Hydromethylthionine, taken as a tablet, is the WHO-approved non-proprietary name for the compound previously referred to by TauRx as LMTM. This drug blocks abnormal aggregation of tau protein in the brain [2,3], which is increasingly recognised as an important driver of clinical dementia [1]. In Phase 3 global clinical trials conducted in almost 1,700 patients with mild-to-moderate Alzheimer’s disease between 2012–2016, hydromethylthionine was tested at doses of 150–250 mg/day against a low dose of 8 mg/day, which was intended only as a control to mask the discolouration of urine that can sometimes occur with the drug.

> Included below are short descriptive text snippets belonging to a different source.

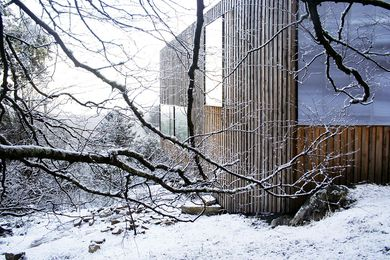 This home withstands harsh weather conditions without closing itself off.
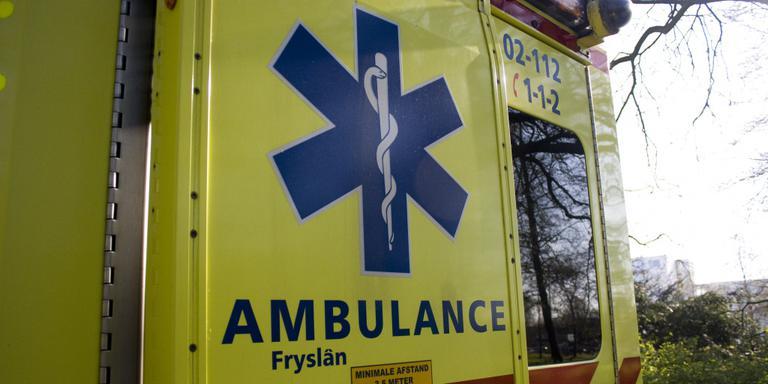 Vrachtauto botst op auto: gewonde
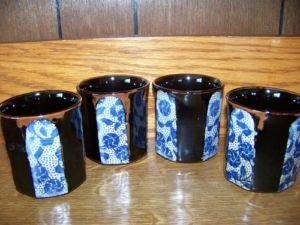 TAKAHASHI hand painted made Japan octogan sake cups 4 brown blue flowers GUC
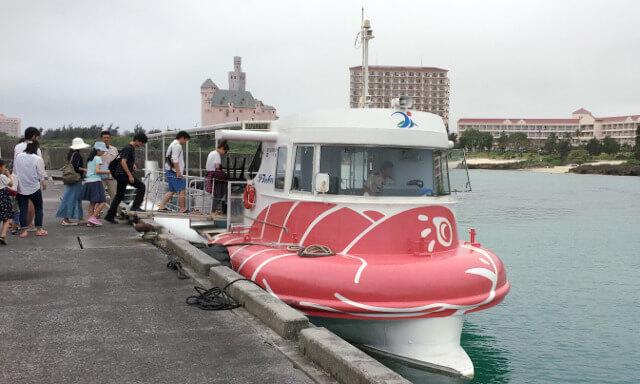 宮古島の水中観光船シースカイ乗船入り口で列を作る観光客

The study designs were based on the findings from an earlier trial that used a different variant of the drug [6]. Surprisingly, there was no difference between the high doses and the low dose of hydromethylthionine on any of the clinical outcomes in the trials [4,5].

To further explore these results, the researchers conducted a new pharmacokinetic population analysis using plasma concentration data from 1,162 of the patients who participated in either of the two completed Phase 3 hydromethylthionine trials to measure how blood levels of the drug relate to its effects on the brain. Using a new assay, the researchers found that the effects of hydromethylthionine at the 8 mg/day dose were determined by the blood level, and that the majority of patients had high enough blood levels of the drug at this dose to produce meaningful reductions in cognitive decline and brain atrophy. They concluded that a slightly higher dose of hydromethylthionine of 16 mg/day would ensure that all patients would have the blood levels needed to maximise the drug’s activity, since its effects plateau at higher concentrations and doses. The pharmacokinetic profile they found, typical of many drugs, now explains why the pharmacological effects of hydromethylthionine at the high doses tested in the trials were no better than those seen in patients with high blood levels at the 8 mg/day dose.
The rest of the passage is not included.